A for loop has the following skeleton:

for (each_element in here) { # Try to use meaningful names for the
  # do something             #   "each_element" object
  print(each_element)
}

A short/silly example:

list_numbers <- sample(x = 1:100, size = 10, replace = FALSE) # sample() function
for (number in list_numbers) {
  print(paste0("2 times ", number, " is ", number * 2))
}
## [1] "2 times 56 is 112"
## [1] "2 times 6 is 12"
## [1] "2 times 46 is 92"
## [1] "2 times 47 is 94"
## [1] "2 times 78 is 156"
## [1] "2 times 36 is 72"
## [1] "2 times 52 is 104"
## [1] "2 times 16 is 32"
## [1] "2 times 58 is 116"
## [1] "2 times 81 is 162"

A real example:

Imagine that we want to calculate the \(log\) of the variables povred and enp of the iver dataset. We can create a list with these two variable names and then, for each of them, find them in iver, calculate the \(log\), and add the result as a new variable to the dataset.

numeric_vars <- c("povred", "enp")
for (variable in numeric_vars) {
  y <- iver[,variable]
  log_y <- log(y)
  name_new_var <- paste0(variable, "_log")
  iver[,name_new_var] <- log_y
}

Conditional Execution: if and else statements

Sometimes we only want to execute certain code if the data fulfills some conditions. To do that we use if and else statements.

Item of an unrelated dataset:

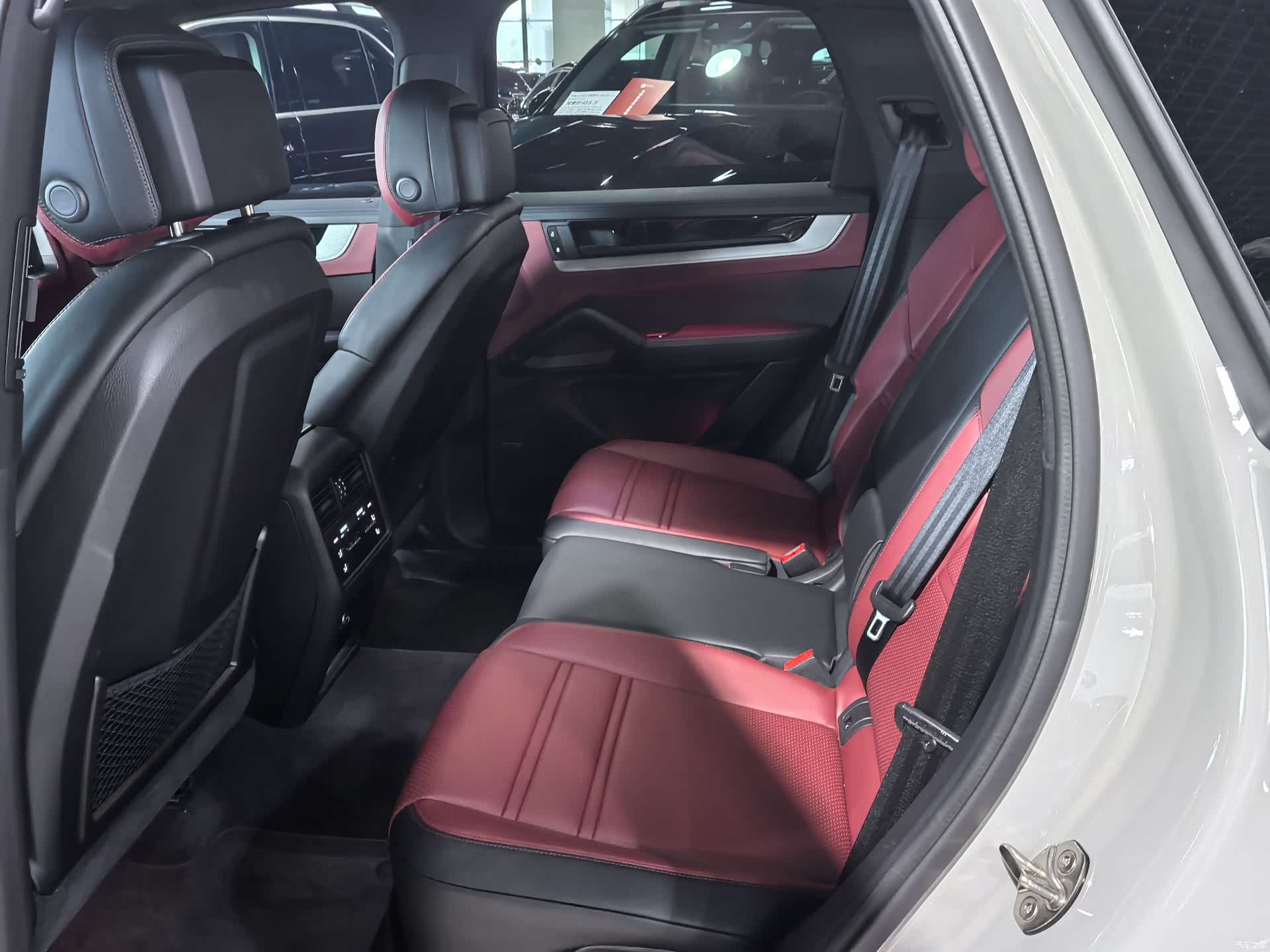 Porsche Cayenne, 2025 17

How if and else statements look like:

if (this) {
  # do that
} else if (that) {
  # do something else
} else {
  #
}

This and that in the previous chunk of code are boolean tests: code that returns TRUE/FALSE when the computer executes it. Some examples of boolean tests:

10 == 2
## [1] FALSE
10 %in% c(2, 5, 13, 20, 10)
## [1] TRUE
10 == 2 & 10 %in% c(2, 5, 13, 20, 10)
## [1] FALSE
10 == 2 | 10 %in% c(2, 5, 13, 20, 10)
## [1] TRUE

A short/silly example:

some_numbers <- c(1, 4, 6, 10,12, 16, 45, 88, 102)
for (number in some_numbers) {
  if (number < 10) {
    print(paste0(number, " is smaller than 10"))
  } else if (number < 50) {
    print(paste0(number, " is smaller than 50 but greater or equal to 10"))
  } else {
    print(paste0(number, " is greater than 50"))
  }
}
## [1] "1 is smaller than 10"
## [1] "4 is smaller than 10"
## [1] "6 is smaller than 10"
## [1] "10 is smaller than 50 but greater or equal to 10"
## [1] "12 is smaller than 50 but greater or equal to 10"
## [1] "16 is smaller than 50 but greater or equal to 10"
## [1] "45 is smaller than 50 but greater or equal to 10"
## [1] "88 is greater than 50"
## [1] "102 is greater than 50"

Real example:

We previously calculated the \(log\) and added it to the dataset for the numeric variables in iver. To do that we first created a list with the numeric variables. This time we won’t create that list. Instead, we’ll use conditional execution to indicate that we only want to take the \(log\) of numeric variables.

data(iver) # load the data set again
iver <- as.data.frame(iver)
for (variable in names(iver)) {
  y <- iver[,variable]
  if (is.numeric(y)) {
    log_y <- log(y)
    name_new_var <- paste0(variable, "_log")
    iver[,name_new_var] <- log_y
  } else{
    print(paste0(variable, " is not a numeric variable."))
  }
}
## [1] "cty is not a numeric variable."
## [1] "elec_sys is not a numeric variable."